## [Task goal]
Turn the lines of all the records below into a numbered list. Skip blank lines and leave the pictures out.

####################

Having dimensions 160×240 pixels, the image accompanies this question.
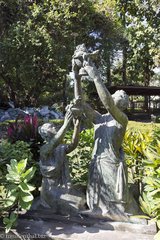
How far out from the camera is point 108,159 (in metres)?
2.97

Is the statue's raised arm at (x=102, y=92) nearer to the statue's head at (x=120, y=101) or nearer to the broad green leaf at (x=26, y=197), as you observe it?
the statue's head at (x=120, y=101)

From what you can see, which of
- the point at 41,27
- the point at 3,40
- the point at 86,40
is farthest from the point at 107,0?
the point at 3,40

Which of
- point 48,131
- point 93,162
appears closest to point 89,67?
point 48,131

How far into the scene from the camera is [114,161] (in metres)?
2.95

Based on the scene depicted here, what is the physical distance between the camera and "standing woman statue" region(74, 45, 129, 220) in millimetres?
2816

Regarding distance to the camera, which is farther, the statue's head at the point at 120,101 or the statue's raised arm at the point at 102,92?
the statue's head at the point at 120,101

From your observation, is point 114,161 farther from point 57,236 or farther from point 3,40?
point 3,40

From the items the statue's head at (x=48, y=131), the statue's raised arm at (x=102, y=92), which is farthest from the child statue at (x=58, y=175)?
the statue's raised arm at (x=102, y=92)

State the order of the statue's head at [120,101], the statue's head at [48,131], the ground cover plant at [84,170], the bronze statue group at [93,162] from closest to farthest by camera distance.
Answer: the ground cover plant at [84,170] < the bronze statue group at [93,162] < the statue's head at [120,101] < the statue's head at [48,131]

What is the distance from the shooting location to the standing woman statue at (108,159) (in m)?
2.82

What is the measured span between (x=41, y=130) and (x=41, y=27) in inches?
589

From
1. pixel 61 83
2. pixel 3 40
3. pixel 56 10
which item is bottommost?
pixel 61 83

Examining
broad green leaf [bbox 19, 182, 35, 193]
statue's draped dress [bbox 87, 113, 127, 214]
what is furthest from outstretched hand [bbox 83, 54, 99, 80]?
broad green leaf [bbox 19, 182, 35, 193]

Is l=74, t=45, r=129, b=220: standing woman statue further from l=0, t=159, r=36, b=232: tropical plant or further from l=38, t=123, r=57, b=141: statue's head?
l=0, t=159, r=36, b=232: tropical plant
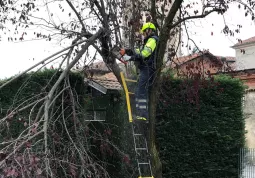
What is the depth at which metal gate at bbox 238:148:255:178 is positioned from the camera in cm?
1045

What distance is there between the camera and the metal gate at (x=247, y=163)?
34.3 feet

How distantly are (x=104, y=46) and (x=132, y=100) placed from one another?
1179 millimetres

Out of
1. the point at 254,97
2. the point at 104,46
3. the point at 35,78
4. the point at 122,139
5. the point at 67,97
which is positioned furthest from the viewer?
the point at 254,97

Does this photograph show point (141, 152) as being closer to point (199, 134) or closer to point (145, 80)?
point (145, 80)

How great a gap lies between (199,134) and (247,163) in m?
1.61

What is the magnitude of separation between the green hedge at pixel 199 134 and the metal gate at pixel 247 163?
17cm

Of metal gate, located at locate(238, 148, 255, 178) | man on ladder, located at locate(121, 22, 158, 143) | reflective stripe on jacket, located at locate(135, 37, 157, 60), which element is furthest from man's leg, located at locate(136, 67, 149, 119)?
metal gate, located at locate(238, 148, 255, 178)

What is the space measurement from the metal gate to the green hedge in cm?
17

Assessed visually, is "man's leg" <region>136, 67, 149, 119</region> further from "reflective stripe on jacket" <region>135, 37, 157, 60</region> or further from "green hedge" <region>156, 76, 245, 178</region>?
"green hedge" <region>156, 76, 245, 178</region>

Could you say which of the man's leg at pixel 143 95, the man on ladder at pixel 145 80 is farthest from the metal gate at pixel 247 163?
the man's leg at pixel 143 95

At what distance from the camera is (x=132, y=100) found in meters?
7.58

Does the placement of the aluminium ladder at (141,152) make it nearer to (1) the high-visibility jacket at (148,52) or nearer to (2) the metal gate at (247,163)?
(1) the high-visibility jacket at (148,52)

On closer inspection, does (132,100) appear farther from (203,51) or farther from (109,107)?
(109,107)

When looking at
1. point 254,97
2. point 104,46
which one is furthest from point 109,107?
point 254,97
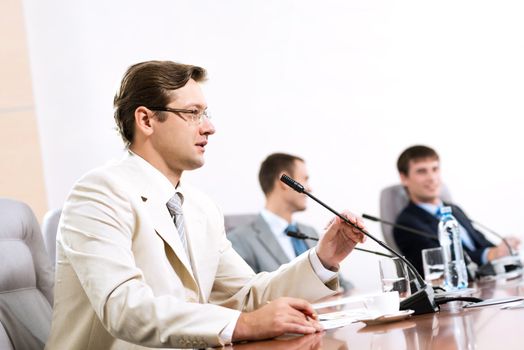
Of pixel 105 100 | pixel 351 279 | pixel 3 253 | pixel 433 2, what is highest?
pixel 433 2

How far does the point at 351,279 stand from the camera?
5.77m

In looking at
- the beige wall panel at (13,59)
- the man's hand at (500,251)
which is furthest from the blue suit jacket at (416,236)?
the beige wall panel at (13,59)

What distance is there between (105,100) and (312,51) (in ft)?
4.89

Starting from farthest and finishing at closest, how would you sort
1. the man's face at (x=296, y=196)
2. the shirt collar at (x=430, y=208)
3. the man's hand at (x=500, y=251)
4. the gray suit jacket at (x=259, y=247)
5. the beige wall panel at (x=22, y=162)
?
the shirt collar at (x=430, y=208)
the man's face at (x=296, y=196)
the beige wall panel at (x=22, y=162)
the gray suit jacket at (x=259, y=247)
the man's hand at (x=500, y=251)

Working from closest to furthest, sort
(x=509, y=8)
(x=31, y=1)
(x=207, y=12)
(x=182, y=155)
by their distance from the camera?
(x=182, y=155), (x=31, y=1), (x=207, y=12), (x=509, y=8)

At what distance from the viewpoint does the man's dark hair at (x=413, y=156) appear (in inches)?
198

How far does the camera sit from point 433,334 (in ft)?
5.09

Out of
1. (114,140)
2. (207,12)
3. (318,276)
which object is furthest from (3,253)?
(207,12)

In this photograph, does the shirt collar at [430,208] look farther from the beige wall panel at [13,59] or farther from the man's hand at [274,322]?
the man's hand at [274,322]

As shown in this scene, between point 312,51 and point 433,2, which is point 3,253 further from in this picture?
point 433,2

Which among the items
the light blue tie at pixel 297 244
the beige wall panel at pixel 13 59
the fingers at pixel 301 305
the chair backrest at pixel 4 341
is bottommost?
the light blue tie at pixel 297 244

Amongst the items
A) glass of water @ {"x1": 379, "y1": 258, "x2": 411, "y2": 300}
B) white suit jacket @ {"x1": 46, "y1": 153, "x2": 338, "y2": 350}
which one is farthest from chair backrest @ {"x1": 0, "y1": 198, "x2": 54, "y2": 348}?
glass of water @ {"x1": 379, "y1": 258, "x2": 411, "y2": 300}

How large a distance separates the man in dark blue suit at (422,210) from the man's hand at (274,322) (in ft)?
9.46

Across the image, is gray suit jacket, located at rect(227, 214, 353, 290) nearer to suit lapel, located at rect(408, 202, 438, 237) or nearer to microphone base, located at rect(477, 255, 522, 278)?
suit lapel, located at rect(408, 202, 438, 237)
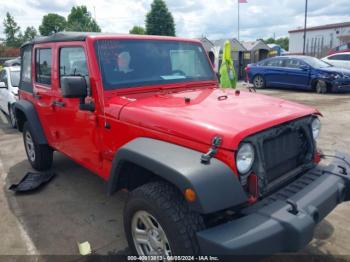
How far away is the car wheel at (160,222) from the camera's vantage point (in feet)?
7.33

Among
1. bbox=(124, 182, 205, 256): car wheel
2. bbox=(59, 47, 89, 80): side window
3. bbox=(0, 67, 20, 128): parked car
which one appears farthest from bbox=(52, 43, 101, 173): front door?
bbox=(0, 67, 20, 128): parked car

####################

## [Answer to the task]
1. Having dimensions 160×240 pixels, the image accompanies this question.
2. How far out from the camera is point 108,159 (in metres)?
3. 2.97
4. Is the statue's raised arm at (x=102, y=92) nearer to the statue's head at (x=120, y=101) or nearer to the broad green leaf at (x=26, y=197), as you observe it?
5. the statue's head at (x=120, y=101)
6. From what you can see, which of
7. - the point at 41,27
8. - the point at 3,40
9. - the point at 86,40
10. is farthest from the point at 107,0?
11. the point at 3,40
12. Which of
13. - point 48,131
14. - point 93,162
15. appears closest to point 89,67?
16. point 48,131
17. How far into the scene from the camera is [114,161] (in metres)?
18. 2.95
19. Based on the scene depicted here, what is the physical distance between the camera and "standing woman statue" region(74, 45, 129, 220) in millimetres?
20. 2816
21. Regarding distance to the camera, which is farther, the statue's head at the point at 120,101 or the statue's raised arm at the point at 102,92?
22. the statue's head at the point at 120,101
23. From your observation, is point 114,161 farther from point 57,236 or farther from point 3,40?
24. point 3,40
25. From the items the statue's head at (x=48, y=131), the statue's raised arm at (x=102, y=92), which is farthest from the child statue at (x=58, y=175)?
26. the statue's raised arm at (x=102, y=92)
27. State the order of the statue's head at [120,101], the statue's head at [48,131], the ground cover plant at [84,170], the bronze statue group at [93,162] from closest to farthest by camera distance.
28. Answer: the ground cover plant at [84,170] < the bronze statue group at [93,162] < the statue's head at [120,101] < the statue's head at [48,131]
29. What is the distance from the shooting location to the standing woman statue at (108,159) (in m)?
30. 2.82
31. What is the measured span between (x=41, y=130) and (x=41, y=27) in inches?
32. 589
33. From
34. 1. pixel 61 83
35. 2. pixel 3 40
36. 3. pixel 56 10
37. which item is bottommost?
38. pixel 61 83
39. Examining
40. broad green leaf [bbox 19, 182, 35, 193]
41. statue's draped dress [bbox 87, 113, 127, 214]
42. what is furthest from outstretched hand [bbox 83, 54, 99, 80]?
43. broad green leaf [bbox 19, 182, 35, 193]
44. Is l=74, t=45, r=129, b=220: standing woman statue further from l=0, t=159, r=36, b=232: tropical plant or further from l=38, t=123, r=57, b=141: statue's head?
45. l=0, t=159, r=36, b=232: tropical plant
46. What is the depth at which metal gate at bbox 238:148:255:178 is positioned from the camera in cm?
47. 1045
48. What distance is there between the camera and the metal gate at (x=247, y=163)?
49. 34.3 feet
50. How distantly are (x=104, y=46) and (x=132, y=100) placed from one another?
51. 1179 millimetres
52. Out of
53. 1. the point at 254,97
54. 2. the point at 104,46
55. 3. the point at 35,78
56. 4. the point at 122,139
57. 5. the point at 67,97
58. which is positioned furthest from the viewer?
59. the point at 254,97
60. Does this photograph show point (141, 152) as being closer to point (199, 134) or closer to point (145, 80)?
61. point (145, 80)
62. How great a gap lies between (199,134) and (247,163) in m?
63. 1.61
64. What is the magnitude of separation between the green hedge at pixel 199 134 and the metal gate at pixel 247 163?
65. 17cm
66. Of metal gate, located at locate(238, 148, 255, 178) | man on ladder, located at locate(121, 22, 158, 143) | reflective stripe on jacket, located at locate(135, 37, 157, 60), which element is furthest from man's leg, located at locate(136, 67, 149, 119)?
67. metal gate, located at locate(238, 148, 255, 178)
68. What is the space measurement from the metal gate to the green hedge in cm?
69. 17
70. Assessed visually, is "man's leg" <region>136, 67, 149, 119</region> further from "reflective stripe on jacket" <region>135, 37, 157, 60</region> or further from "green hedge" <region>156, 76, 245, 178</region>?
71. "green hedge" <region>156, 76, 245, 178</region>
72. Could you say which of the man's leg at pixel 143 95, the man on ladder at pixel 145 80 is farthest from the metal gate at pixel 247 163?
73. the man's leg at pixel 143 95
74. At what distance from the camera is (x=132, y=100) found in meters?
75. 7.58
76. Does the placement of the aluminium ladder at (141,152) make it nearer to (1) the high-visibility jacket at (148,52) or nearer to (2) the metal gate at (247,163)?
77. (1) the high-visibility jacket at (148,52)
78. On closer inspection, does (132,100) appear farther from (203,51) or farther from (109,107)?
79. (109,107)
80. When looking at
81. 1. point 254,97
82. 2. point 104,46
83. which one is furthest from point 109,107?
84. point 254,97
85. Of pixel 105 100 | pixel 351 279 | pixel 3 253 | pixel 433 2, what is highest?
86. pixel 433 2
87. How far does the point at 351,279 stand from the camera?
88. 5.77m
89. In looking at
90. - the beige wall panel at (13,59)
91. - the man's hand at (500,251)
92. which is furthest from the blue suit jacket at (416,236)?
93. the beige wall panel at (13,59)
94. What distance is there between (105,100) and (312,51) (in ft)?
95. 4.89
96. Starting from farthest and finishing at closest, how would you sort
97. 1. the man's face at (x=296, y=196)
98. 2. the shirt collar at (x=430, y=208)
99. 3. the man's hand at (x=500, y=251)
100. 4. the gray suit jacket at (x=259, y=247)
101. 5. the beige wall panel at (x=22, y=162)
102. ?
103. the shirt collar at (x=430, y=208)
104. the man's face at (x=296, y=196)
105. the beige wall panel at (x=22, y=162)
106. the gray suit jacket at (x=259, y=247)
107. the man's hand at (x=500, y=251)
108. Working from closest to furthest, sort
109. (x=509, y=8)
110. (x=31, y=1)
111. (x=207, y=12)
112. (x=182, y=155)
113. by their distance from the camera?
114. (x=182, y=155), (x=31, y=1), (x=207, y=12), (x=509, y=8)
115. At what distance from the viewpoint does the man's dark hair at (x=413, y=156) appear (in inches)?
116. 198
117. How far does the camera sit from point 433,334 (in ft)?
118. 5.09
119. Out of
120. 1. (114,140)
121. 2. (207,12)
122. 3. (318,276)
123. which object is furthest from (3,253)?
124. (207,12)
125. In this photograph, does the shirt collar at [430,208] look farther from the beige wall panel at [13,59] or farther from the man's hand at [274,322]?
126. the man's hand at [274,322]
127. As shown in this scene, between point 312,51 and point 433,2, which is point 3,253 further from in this picture?
128. point 433,2
129. Which among the items
130. the light blue tie at pixel 297 244
131. the beige wall panel at pixel 13 59
132. the fingers at pixel 301 305
133. the chair backrest at pixel 4 341
134. is bottommost?
135. the light blue tie at pixel 297 244
136. Amongst the items
137. A) glass of water @ {"x1": 379, "y1": 258, "x2": 411, "y2": 300}
138. B) white suit jacket @ {"x1": 46, "y1": 153, "x2": 338, "y2": 350}
139. which one is farthest from chair backrest @ {"x1": 0, "y1": 198, "x2": 54, "y2": 348}?
140. glass of water @ {"x1": 379, "y1": 258, "x2": 411, "y2": 300}
141. How large a distance separates the man in dark blue suit at (422,210) from the man's hand at (274,322) (in ft)?
142. 9.46
143. Across the image, is gray suit jacket, located at rect(227, 214, 353, 290) nearer to suit lapel, located at rect(408, 202, 438, 237) or nearer to microphone base, located at rect(477, 255, 522, 278)?
144. suit lapel, located at rect(408, 202, 438, 237)
145. How far away is the car wheel at (160,222) from the camera's vantage point (in feet)?
146. 7.33
147. Among
148. 1. bbox=(124, 182, 205, 256): car wheel
149. 2. bbox=(59, 47, 89, 80): side window
150. 3. bbox=(0, 67, 20, 128): parked car
151. which one appears farthest from bbox=(52, 43, 101, 173): front door?
152. bbox=(0, 67, 20, 128): parked car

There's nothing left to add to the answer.